- O presidente Lula da Silva autorizou, na segunda-feira, 25, o envio de ajuda humanitária à Bolívia após contato do presidente boliviano Rodrigo Paz.
- A iniciativa ocorre em meio a protestos que duram quatro semanas, com bloqueios de estradas e desabastecimento de itens essenciais.
- O governo brasileiro ressaltou a importância do respeito às instituições democráticas e ao Estado de Direito, defendendo diálogo e redução de violência.
- As manifestações pedem a renúncia de Paz e chegam em meio a uma crise econômica e à escassez de dólares, segundo relatos sobre a situação no país.
- Outros países, como Argentina, Chile, Estados Unidos e Peru, já anunciaram ajuda à Bolívia.
O presidente Luiz Inácio Lula da Silva autorizou neste lunes (25) o envio de ajuda humanitária à Bolívia, após telefonema do presidente boliviano, Rodrigo Paz. O comunicado do Palácio do Planalto afirma que os protestos no país provocaram bloqueios de estradas e desabastecimento de itens essenciais.
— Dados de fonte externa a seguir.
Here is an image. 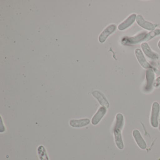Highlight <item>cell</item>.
<instances>
[{
  "label": "cell",
  "mask_w": 160,
  "mask_h": 160,
  "mask_svg": "<svg viewBox=\"0 0 160 160\" xmlns=\"http://www.w3.org/2000/svg\"><path fill=\"white\" fill-rule=\"evenodd\" d=\"M135 54L138 61L140 65L144 69H152L151 64H150L145 58L143 52L139 48H136L135 50Z\"/></svg>",
  "instance_id": "cell-7"
},
{
  "label": "cell",
  "mask_w": 160,
  "mask_h": 160,
  "mask_svg": "<svg viewBox=\"0 0 160 160\" xmlns=\"http://www.w3.org/2000/svg\"><path fill=\"white\" fill-rule=\"evenodd\" d=\"M158 122H159V130L160 131V113L159 115V119H158Z\"/></svg>",
  "instance_id": "cell-17"
},
{
  "label": "cell",
  "mask_w": 160,
  "mask_h": 160,
  "mask_svg": "<svg viewBox=\"0 0 160 160\" xmlns=\"http://www.w3.org/2000/svg\"><path fill=\"white\" fill-rule=\"evenodd\" d=\"M117 30V26L115 24H111L106 28L100 34L99 37V42L103 43L105 42L108 36L114 33Z\"/></svg>",
  "instance_id": "cell-8"
},
{
  "label": "cell",
  "mask_w": 160,
  "mask_h": 160,
  "mask_svg": "<svg viewBox=\"0 0 160 160\" xmlns=\"http://www.w3.org/2000/svg\"><path fill=\"white\" fill-rule=\"evenodd\" d=\"M158 47L159 48V49H160V40L159 41L158 43Z\"/></svg>",
  "instance_id": "cell-18"
},
{
  "label": "cell",
  "mask_w": 160,
  "mask_h": 160,
  "mask_svg": "<svg viewBox=\"0 0 160 160\" xmlns=\"http://www.w3.org/2000/svg\"><path fill=\"white\" fill-rule=\"evenodd\" d=\"M160 35V29H156L154 30L153 31L147 33L145 38V42H148L150 41L152 38H154L155 36Z\"/></svg>",
  "instance_id": "cell-15"
},
{
  "label": "cell",
  "mask_w": 160,
  "mask_h": 160,
  "mask_svg": "<svg viewBox=\"0 0 160 160\" xmlns=\"http://www.w3.org/2000/svg\"><path fill=\"white\" fill-rule=\"evenodd\" d=\"M136 22L138 26L147 30L153 31L155 30L157 25L151 22H148L144 19L142 15L139 14L137 15Z\"/></svg>",
  "instance_id": "cell-5"
},
{
  "label": "cell",
  "mask_w": 160,
  "mask_h": 160,
  "mask_svg": "<svg viewBox=\"0 0 160 160\" xmlns=\"http://www.w3.org/2000/svg\"><path fill=\"white\" fill-rule=\"evenodd\" d=\"M37 151L40 160H49L46 149L43 146H39Z\"/></svg>",
  "instance_id": "cell-14"
},
{
  "label": "cell",
  "mask_w": 160,
  "mask_h": 160,
  "mask_svg": "<svg viewBox=\"0 0 160 160\" xmlns=\"http://www.w3.org/2000/svg\"><path fill=\"white\" fill-rule=\"evenodd\" d=\"M160 106L159 103L154 102L152 106L151 112L150 117V123L152 127L156 128L159 126V115H160Z\"/></svg>",
  "instance_id": "cell-3"
},
{
  "label": "cell",
  "mask_w": 160,
  "mask_h": 160,
  "mask_svg": "<svg viewBox=\"0 0 160 160\" xmlns=\"http://www.w3.org/2000/svg\"><path fill=\"white\" fill-rule=\"evenodd\" d=\"M153 86L154 88H158L159 86H160V76L158 77L155 79Z\"/></svg>",
  "instance_id": "cell-16"
},
{
  "label": "cell",
  "mask_w": 160,
  "mask_h": 160,
  "mask_svg": "<svg viewBox=\"0 0 160 160\" xmlns=\"http://www.w3.org/2000/svg\"><path fill=\"white\" fill-rule=\"evenodd\" d=\"M107 113V109L106 108L101 107L98 109L96 114L93 116L92 119V123L93 125H96L101 121L102 119L103 118Z\"/></svg>",
  "instance_id": "cell-12"
},
{
  "label": "cell",
  "mask_w": 160,
  "mask_h": 160,
  "mask_svg": "<svg viewBox=\"0 0 160 160\" xmlns=\"http://www.w3.org/2000/svg\"><path fill=\"white\" fill-rule=\"evenodd\" d=\"M92 94L102 106L106 108L109 107V102L105 96L102 92L99 91H94L92 92Z\"/></svg>",
  "instance_id": "cell-11"
},
{
  "label": "cell",
  "mask_w": 160,
  "mask_h": 160,
  "mask_svg": "<svg viewBox=\"0 0 160 160\" xmlns=\"http://www.w3.org/2000/svg\"><path fill=\"white\" fill-rule=\"evenodd\" d=\"M146 83L143 88L146 93H150L153 89V84L155 81V74L152 69H148L146 73Z\"/></svg>",
  "instance_id": "cell-4"
},
{
  "label": "cell",
  "mask_w": 160,
  "mask_h": 160,
  "mask_svg": "<svg viewBox=\"0 0 160 160\" xmlns=\"http://www.w3.org/2000/svg\"><path fill=\"white\" fill-rule=\"evenodd\" d=\"M90 123V120L88 118L81 119L79 120H71L70 121V125L75 128L84 127Z\"/></svg>",
  "instance_id": "cell-13"
},
{
  "label": "cell",
  "mask_w": 160,
  "mask_h": 160,
  "mask_svg": "<svg viewBox=\"0 0 160 160\" xmlns=\"http://www.w3.org/2000/svg\"><path fill=\"white\" fill-rule=\"evenodd\" d=\"M137 15L136 14H132L129 16L125 20L119 24L118 29L120 31H123L130 28L133 24H134L136 20Z\"/></svg>",
  "instance_id": "cell-9"
},
{
  "label": "cell",
  "mask_w": 160,
  "mask_h": 160,
  "mask_svg": "<svg viewBox=\"0 0 160 160\" xmlns=\"http://www.w3.org/2000/svg\"><path fill=\"white\" fill-rule=\"evenodd\" d=\"M141 49L147 58L152 60L157 61L159 59V54L152 51L148 43L143 42L141 44Z\"/></svg>",
  "instance_id": "cell-6"
},
{
  "label": "cell",
  "mask_w": 160,
  "mask_h": 160,
  "mask_svg": "<svg viewBox=\"0 0 160 160\" xmlns=\"http://www.w3.org/2000/svg\"><path fill=\"white\" fill-rule=\"evenodd\" d=\"M148 32L146 31H142L133 37H123L122 39V43L125 45H132L139 43L145 42V38Z\"/></svg>",
  "instance_id": "cell-2"
},
{
  "label": "cell",
  "mask_w": 160,
  "mask_h": 160,
  "mask_svg": "<svg viewBox=\"0 0 160 160\" xmlns=\"http://www.w3.org/2000/svg\"><path fill=\"white\" fill-rule=\"evenodd\" d=\"M124 117L121 113H118L116 115V122L113 128V134L116 146L120 150H122L124 148L122 135V131L124 127Z\"/></svg>",
  "instance_id": "cell-1"
},
{
  "label": "cell",
  "mask_w": 160,
  "mask_h": 160,
  "mask_svg": "<svg viewBox=\"0 0 160 160\" xmlns=\"http://www.w3.org/2000/svg\"><path fill=\"white\" fill-rule=\"evenodd\" d=\"M132 135L134 138L135 141H136L139 148L142 150L146 149L147 147V144L139 131L137 129L134 130L132 132Z\"/></svg>",
  "instance_id": "cell-10"
}]
</instances>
Segundo o governo brasileiro, Lula reiterou solidariedade ao governo e ao povo boliviano e destacou a importância do respeito às instituições democráticas e ao Estado de Direito. A nota aponta a necessidade de evitar violência e privilegiar o diálogo.
Os protestos, que já duram quatro semanas, cobram a renúncia de Paz e revelam uma das maiores crises econômicas da Bolívia. O país enfrenta escassez de dólares e insatisfações em setores que apoiam Evo Morales e rejeitam o governo atual.
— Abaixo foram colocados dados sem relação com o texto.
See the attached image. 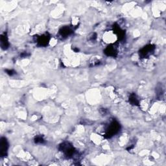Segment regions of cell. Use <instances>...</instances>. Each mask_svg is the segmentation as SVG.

Até o momento, a repressão policial levou à morte de uma pessoa neste fim de semana, durante operação para estabelecer um cordão humanitário e levar mantimentos a La Paz e a El Alto, as cidades mais afetadas pelo desabastecimento.
Além de La Paz e El Alto, a crise atinge Oruro, Potosí, Cochabamba e Santa Cruz, segundo relatos da agência Efe. O governo boliviano diz trabalhar para manter o abastecimento essencial.
Desdobramentos regionais
Diversos países já anunciaram apoio humanitário à Bolívia, incluindo Argentina, Chile, Estados Unidos e Peru, que se somam à posição brasileira no envio de assistência.